QUÉ SE PIDE:
**1)** Según el texto sobre Molano y La vorágine, ¿qué entidad contrató a Molano en 1987?
**2)** Repite, sin alterarlo, todo el pasaje del texto sobre Molano y La vorágine que va desde "La vorágine y" hasta "viajó a escucharlos.".
== TEXTO DE LECTURA ==
La vorágine y la Revolución cubana

Dentro de la tradición literaria colombiana, los textos de Molano dialogan con el canon. Él ensayó formalmente un relato más testimonial, contemporáneo y menos ficcional, pero que no deja de ser poético y, si hay que ubicar un diálogo desde el género novela, la obra clave es La vorágine (1924) de José Eustasio Rivera. Rivera viajó contratado por el gobierno como cartógrafo y descubrió la explotación inhumana del caucho que luego ficcionalizó. Molano hizo lo propio en 1987, cuando el Fondo Cultural Cafetero lo contrató para que emulara el viaje realizado, un siglo atrás, por el fraile José de Calazans Vela. El fraile llevó su credo a las tribus que habitaban las riberas de los ríos Ariari, Guaviare, Maquiriva, Teviare, Vichada, Muco y Meta. Molano viajó a escucharlos.

Desde la ruralidad se construyeron relatos que se entrelazan. Rivera describió el horror que sufrieron los caucheros y usó al personaje histórico de Funes para ejemplificarlo. Molano, reportero, usó la crónica para narrar las memorias que perviven y que no olvidan a Funes: “Esa noche conocimos en Barranca Minas a José Antonio Rojas, ‘capitán de capitanes’ de las comunidades indígenas del Guaviare y del Vichada […] Naturalmente nos habló del coronel Funes”.

El nombre de Funes representa la crueldad del sistema de esclavitud y explotación. Él, como personaje histórico ficcionalizado por Rivera, le entrega mayor verosimilitud a la denuncia descrita en La vorágine. Su existencia, referida a Molano, reafirma las denuncias del holocausto sufrido por los indígenas a manos de la explotación, la cual se ilustra en la novela cuando, sobre Funes, se subraya que “ese bandido debe más de seiscientas muertes. Puros racionales, porque a los indios no se les lleva número […] Y no pienses que al decir ‘Funes’ he nombrado a persona única. Funes es un sistema, un estado del alma, es la sed de oro, es la envidia sórdida. Muchos son Funes, aunque lleve uno solo el nombre fatídico”.

En ese mismo viaje, Molano describe su conversación con otro personaje en la zona: “El Chivas, un hombre que conoce el Orinoco como la palma de su mano”. Molano, periodista, se fija en un detalle que representa la atmosfera de la violencia: “En la cocina tiene El Chivas un gran letrero que dice: ‘Los derechos humanos son tres: ver, oír y callar’”. Sin embargo, el personaje trasgrede su máxima de vida y le cuenta una historia al autor, la historia de Carlos Palau Ospina, quien toma relevancia por dos precisiones: participó en la Guerra de los Mil Días y conoció a José Eustasio Rivera. Carlos es “sobrino del general Pedro Nel Ospina y primo hermano de Mariano Ospina Pérez […] llegó a la región durante la Guerra de los Mil Días como jefe civil y militar del Caquetá. Cuando terminó la contienda fundó una sociedad para explotar el caucho y se estableció en El Encanto, sitio que es nombrado en La vorágine repetidamente”.
===
== DATOS PROPORCIONADOS ==
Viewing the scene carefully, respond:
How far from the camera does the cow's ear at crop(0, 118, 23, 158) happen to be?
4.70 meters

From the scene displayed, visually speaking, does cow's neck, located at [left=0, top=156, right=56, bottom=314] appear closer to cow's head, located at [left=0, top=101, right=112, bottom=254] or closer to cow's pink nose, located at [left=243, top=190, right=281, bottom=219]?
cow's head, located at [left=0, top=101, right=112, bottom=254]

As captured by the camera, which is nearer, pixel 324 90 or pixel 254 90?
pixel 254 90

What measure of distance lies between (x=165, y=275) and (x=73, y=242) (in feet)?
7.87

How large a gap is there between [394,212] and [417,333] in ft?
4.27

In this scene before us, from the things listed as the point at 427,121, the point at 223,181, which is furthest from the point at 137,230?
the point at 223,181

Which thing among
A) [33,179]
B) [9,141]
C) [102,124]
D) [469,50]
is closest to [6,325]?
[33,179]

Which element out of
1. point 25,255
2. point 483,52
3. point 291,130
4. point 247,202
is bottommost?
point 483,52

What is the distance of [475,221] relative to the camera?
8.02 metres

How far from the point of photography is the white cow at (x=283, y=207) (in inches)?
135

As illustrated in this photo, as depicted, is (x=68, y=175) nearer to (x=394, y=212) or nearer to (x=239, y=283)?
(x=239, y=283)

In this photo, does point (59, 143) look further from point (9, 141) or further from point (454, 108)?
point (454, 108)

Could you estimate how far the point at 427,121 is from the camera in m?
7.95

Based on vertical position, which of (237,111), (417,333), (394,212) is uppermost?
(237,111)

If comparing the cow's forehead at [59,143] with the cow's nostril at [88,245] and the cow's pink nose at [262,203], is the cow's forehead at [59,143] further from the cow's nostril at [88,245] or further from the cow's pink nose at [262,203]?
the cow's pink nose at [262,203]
===
== DATOS PROPORCIONADOS ==
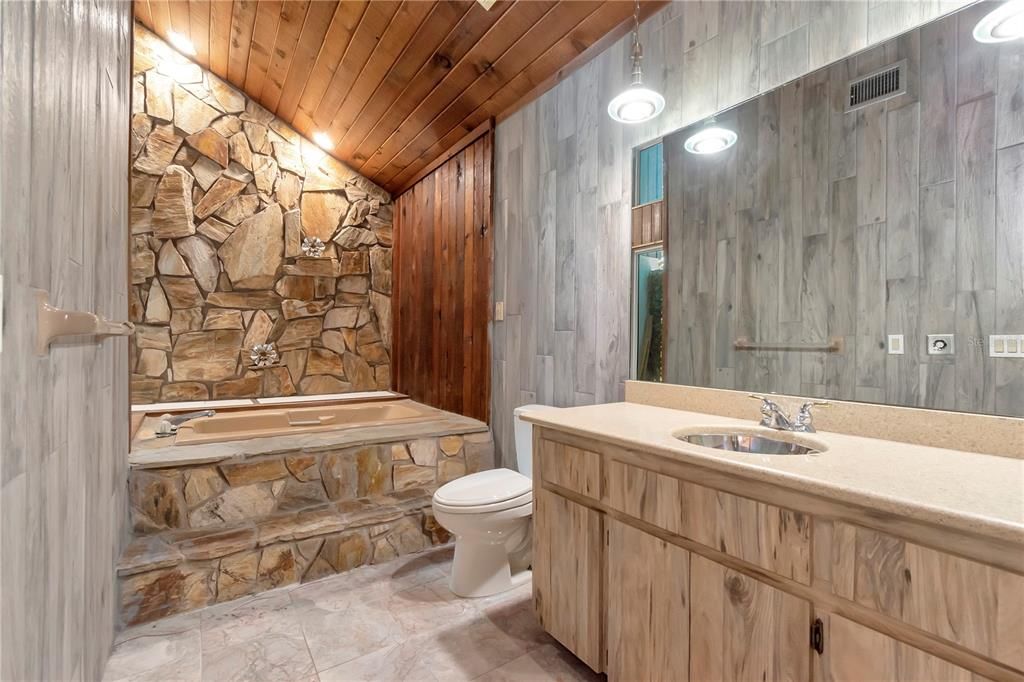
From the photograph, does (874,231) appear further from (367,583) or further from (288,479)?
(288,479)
===
== DATOS PROPORCIONADOS ==
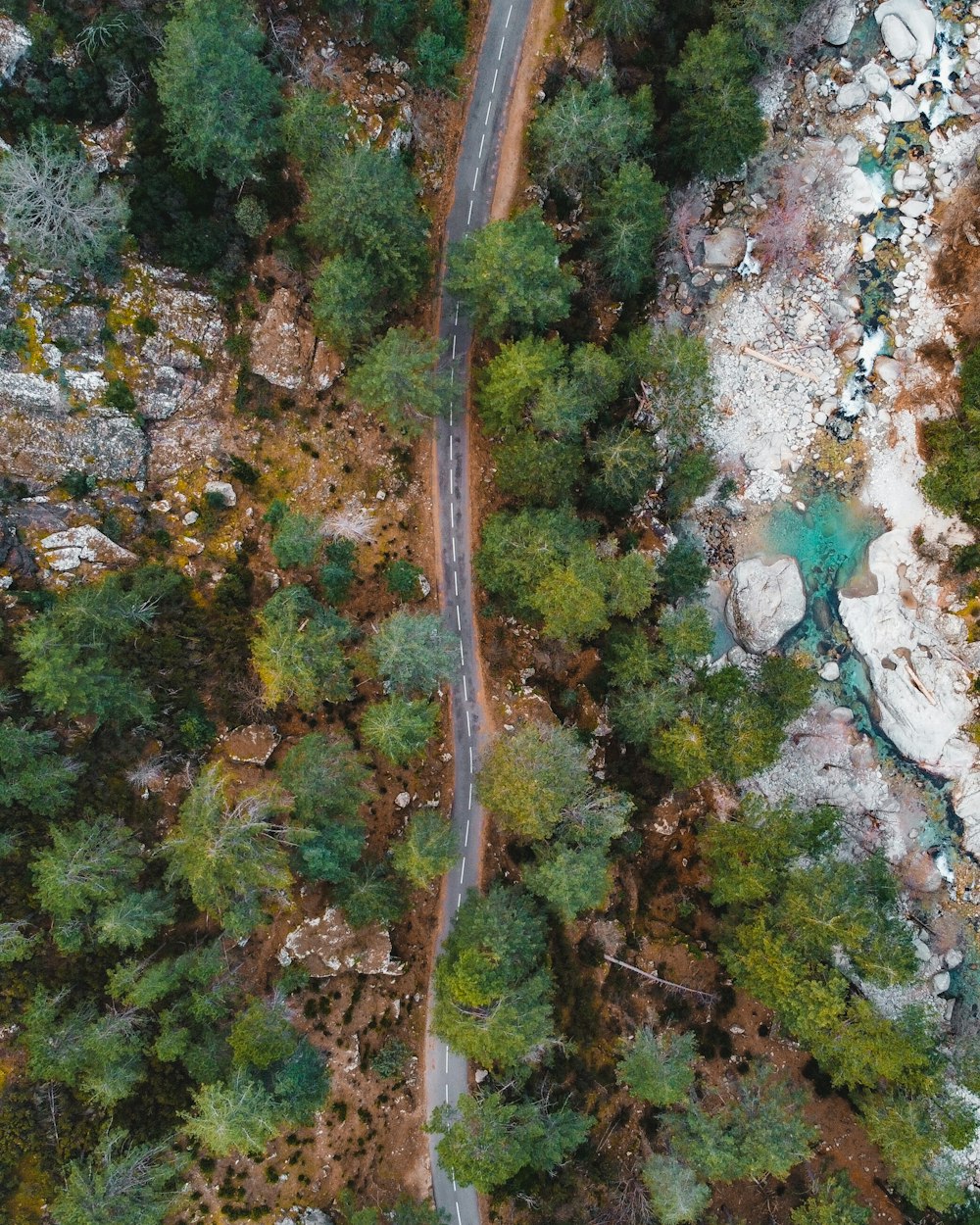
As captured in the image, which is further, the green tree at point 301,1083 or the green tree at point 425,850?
===
SOLUCIONES PROPUESTAS:
**1)** El Fondo Cultural Cafetero.

**2)**
La vorágine y la Revolución cubana

Dentro de la tradición literaria colombiana, los textos de Molano dialogan con el canon. Él ensayó formalmente un relato más testimonial, contemporáneo y menos ficcional, pero que no deja de ser poético y, si hay que ubicar un diálogo desde el género novela, la obra clave es La vorágine (1924) de José Eustasio Rivera. Rivera viajó contratado por el gobierno como cartógrafo y descubrió la explotación inhumana del caucho que luego ficcionalizó. Molano hizo lo propio en 1987, cuando el Fondo Cultural Cafetero lo contrató para que emulara el viaje realizado, un siglo atrás, por el fraile José de Calazans Vela. El fraile llevó su credo a las tribus que habitaban las riberas de los ríos Ariari, Guaviare, Maquiriva, Teviare, Vichada, Muco y Meta. Molano viajó a escucharlos.